Senate Dems Kill Effort to Rein in Czars


A senior Democratic official tells Fox that Sen. Joe Lieberman, D-CT, as chairman of the Homeland Security Committee, "recognized the implications and alerted the White House."

The aide pointed to language of the Collins amendment, that it applies to officials “without express statutory authorization and which is responsible for the interagency development or coordination of any rule, regulation, or policy….”

The aide continued:  "Neither the (White House) chief of staff nor the National Security advisor are authorized statutorily. Nor are dozens of other White House officials who coordinate policy. "

The aide contends, the amendment would have gone too far, encircling close advisers to the President.

Under pressure from the White House, arguing separation of powers, Senate Democrats on Thursday employed a procedural tactic to kill an amendment that would have imposed congressional oversight on some 18 czars appointed by the Obama Administration, though not confirmed by the U.S. Senate.

The amendment to a spending bill that funds the Interior Department was sponsored by moderate Maine Sen. Susan Collins, top Republican on the Homeland Security and Governmental Affairs Committee,who took to the floor to decry the move, saying she was "deeply disappointed" that her colleagues would do this.

The measure would have withheld federal funds for the creation of any new, unconfirmed czar positions until the Administration agreed to allow the individuals to testify before Congress, if a "reasonable request" was made, and every czar to produce a detailed "public, written report" biannually of their actions and involvement in the creation of policy, rules, and regulations.

"My amendment has been carefully tailored to cover officials that the President has unilaterally designated for significant policy matters. It would not have covered the President's chief of staff, for example, and it would not cover less senior White House officials, despite some misinformation to the contrary," Collins said, noting that her staff had worked with White House officials Wednesday night without agreement.

Senate Democratic Whip Dick Durbin, D-IL, a close ally of the White House, was not convinced, sensing a more politically-motivated attack, by "czar watchers," invoking "the political wiseman" Fox News' Glenn Beck, as well as Sen. Kay Bailey Hutchison, R-TX, who Durbin said had found a larger number of czars than Collins, who detailed 18 unconfirmed czars for the record. Durbin noted that both Beck, who he jokingly called a "political adviser," and Hutchison had come up with the same number of czars, 32, which included positions that are confirmed by the Senate.

"Who's going to define who is covered by your amendment?" Durbin implored. He also noted that the workload the Collins amendment would have imposed on the czars would be onerous.

But Democrats earlier in the week appeared to be on the cusp of accepting the amendment without objection.

Sen. Dianne Feinstein, D-CA, manager of the Interior spending bill, had told Collins that Democrats were prepared to include her amendment, though one objection had popped up. At the time, Collins told Fox that it appeared to be a simple misunderstanding. Soon after, it became clear the White House had objections. Feinstein told Fox Thursday that the White House had told her to back off, with the California Democrat saying, "It's a huge separation of powers issue. I had no idea."

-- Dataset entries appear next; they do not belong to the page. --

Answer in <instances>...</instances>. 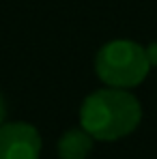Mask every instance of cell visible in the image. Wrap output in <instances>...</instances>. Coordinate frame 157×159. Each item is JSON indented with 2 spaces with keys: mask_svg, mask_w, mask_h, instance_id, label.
Here are the masks:
<instances>
[{
  "mask_svg": "<svg viewBox=\"0 0 157 159\" xmlns=\"http://www.w3.org/2000/svg\"><path fill=\"white\" fill-rule=\"evenodd\" d=\"M142 103L127 88L105 86L84 97L80 106V127L99 142H116L138 129Z\"/></svg>",
  "mask_w": 157,
  "mask_h": 159,
  "instance_id": "obj_1",
  "label": "cell"
},
{
  "mask_svg": "<svg viewBox=\"0 0 157 159\" xmlns=\"http://www.w3.org/2000/svg\"><path fill=\"white\" fill-rule=\"evenodd\" d=\"M151 71L144 45L131 39H112L95 54V73L105 86L136 88Z\"/></svg>",
  "mask_w": 157,
  "mask_h": 159,
  "instance_id": "obj_2",
  "label": "cell"
},
{
  "mask_svg": "<svg viewBox=\"0 0 157 159\" xmlns=\"http://www.w3.org/2000/svg\"><path fill=\"white\" fill-rule=\"evenodd\" d=\"M41 148L43 140L35 125L17 120L0 127V159H39Z\"/></svg>",
  "mask_w": 157,
  "mask_h": 159,
  "instance_id": "obj_3",
  "label": "cell"
},
{
  "mask_svg": "<svg viewBox=\"0 0 157 159\" xmlns=\"http://www.w3.org/2000/svg\"><path fill=\"white\" fill-rule=\"evenodd\" d=\"M93 144L95 138L82 127H76V129H67L58 138L56 153L60 159H86L93 151Z\"/></svg>",
  "mask_w": 157,
  "mask_h": 159,
  "instance_id": "obj_4",
  "label": "cell"
},
{
  "mask_svg": "<svg viewBox=\"0 0 157 159\" xmlns=\"http://www.w3.org/2000/svg\"><path fill=\"white\" fill-rule=\"evenodd\" d=\"M144 50H146V58H149L151 67H157V41L149 43V45H144Z\"/></svg>",
  "mask_w": 157,
  "mask_h": 159,
  "instance_id": "obj_5",
  "label": "cell"
},
{
  "mask_svg": "<svg viewBox=\"0 0 157 159\" xmlns=\"http://www.w3.org/2000/svg\"><path fill=\"white\" fill-rule=\"evenodd\" d=\"M7 123V101H4V97H2V93H0V127Z\"/></svg>",
  "mask_w": 157,
  "mask_h": 159,
  "instance_id": "obj_6",
  "label": "cell"
}]
</instances>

Durbin listed czars used by President George W. Bush, as well, which he said numbered 47, though Collins appeared to disagree, saying "there wasn't this kind of proliferation" under Bush. Collins said her effort would be the same no matter who occupied the White House.

"Regardless of whether it's a Democratic president or a Republican president, a Democratic Congress or a Republican Congress, I think this is an institutional issue. And I think all of us as members of Congress should be very concerned about organizational structures that make it impossible for us to conduct productive, conventional oversight," Collins said.

Durbin would not bend, and instead offered, "The good news is this. Our trusted friend Joe Lieberman (chairman of the committee on which Collins serves)...has promised a hearing on this issue."

And with that, Durbin used a Senate rule that prohibits legislating on a spending bill, something that is often done by both parties despite the rule, to kill the measure.